Martyn Rooney rounded off his great Commonwealth Games adventure at the MCG stadium in Melbourne on Sunday by anchoring the men's 4x400m relay team into fourth place.

The 18-year-old Croydon Harriers athlete became one of the few English success stories on the track at the games, despite twice narrowly missing out on a medal.

Rooney recorded two personal bests for the 400m in the lead up to the individual final where he was drawn in lane three.

The long-legged youngster was well in contention with the field down the back straight before tensing slightly around the final turn.

But he made up ground down the final straight with some powerful and focused running to pass two rivals and finish close to the medals in fifth place in a time of 45.51 his second fastest ever.

After putting his medal disappointment behind him, Rooney ran the fastest leg of England's 4x400m relay semi-final to put his country in the final with a third place finish.

The Croydon runner earned a well deserved anchor leg in the final which saw Rooney straining every muscle to make up lost ground on several rivals, including the strengthened Australians.

He was forced to run wide round the last bend and was closing fast at the line taking England to fourth just 0.07 out of the medals.

To add to the relay side's disappointment they were later disqualified but after a protest they were reinstated in fourth place.

Croydon Harriers' other representative at the games, Donna Fraser, suffered injury heartache. The veteran runner withdrew from her individual 400m medal assault with a sore Achilles and although she hoped to run in the relay, she pulled out.

Without Fraser, England's 4x400m relay team went on to win gold but were later disqualified and this time the result stood.

Meanwhile there was better news on the track for fellow Croydon-based runner Natasha Danvers-Smith.

Danvers-Smith collected a sliver medal in the 400m hurdles in a time of 55.17 to make up for her games disappointment four years ago when she fell at the final hurdle while in third place.

Danvers-Smith said: "I'm happy to have won a medal.

"A lot of people said it couldn't be done. They said I was 28 and washed up. They said that I'd had a baby and they wrote me off. I've proved that I can do it."

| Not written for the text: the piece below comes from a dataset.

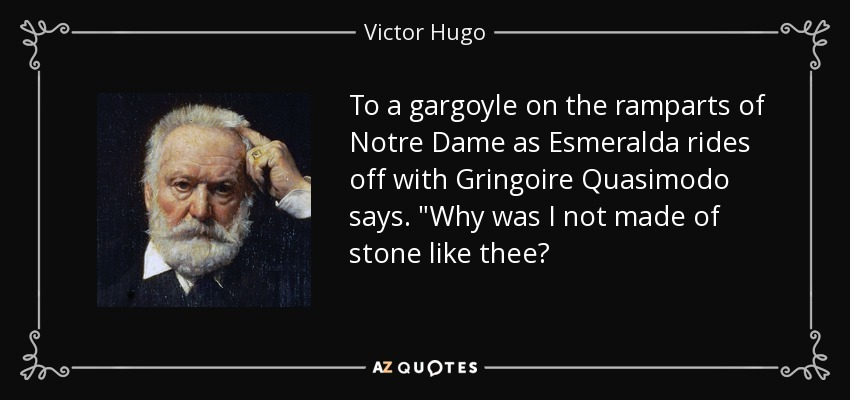 To a gargoyle on the ramparts of Notre Dame as Esmeralda rides off with Gringoire Quasimodo says.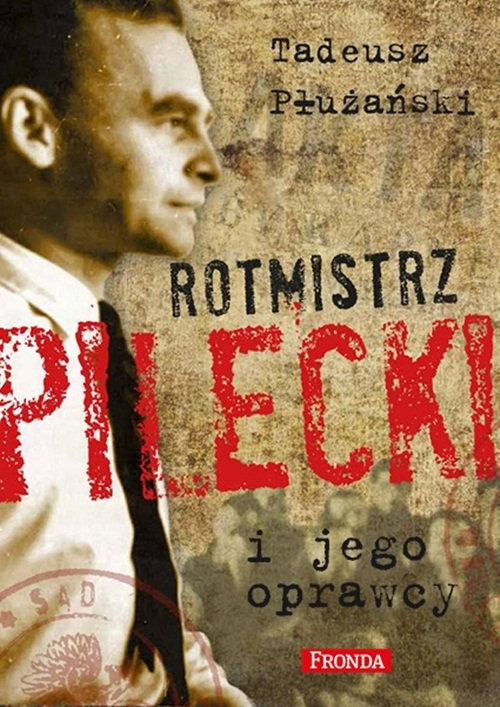 okładka Rotmistrz Pilecki i jego oprawcy. Biografiaksiążka |  | Tadeusz M. Płużański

Croydon boxer David Langley missed out on a Commonwealth gold medal for the second successive games after losing to Namibian fighter Jafet Uutoni.

The light flyweight out scored Uutoni in the first round 8-4 but the strong Namibian came out throwing big punches in round two to take a slender 12-14 lead. He then stretched the lead 18-27 in the third round and made sure of the title with another strong round to win 24-37.

Langley could not hide his disappointment after the fight.

"I've waited for this moment for four years and I really thought the gold medal had my name on it," he said. "I wanted the gold so much, but it just wasn't to be."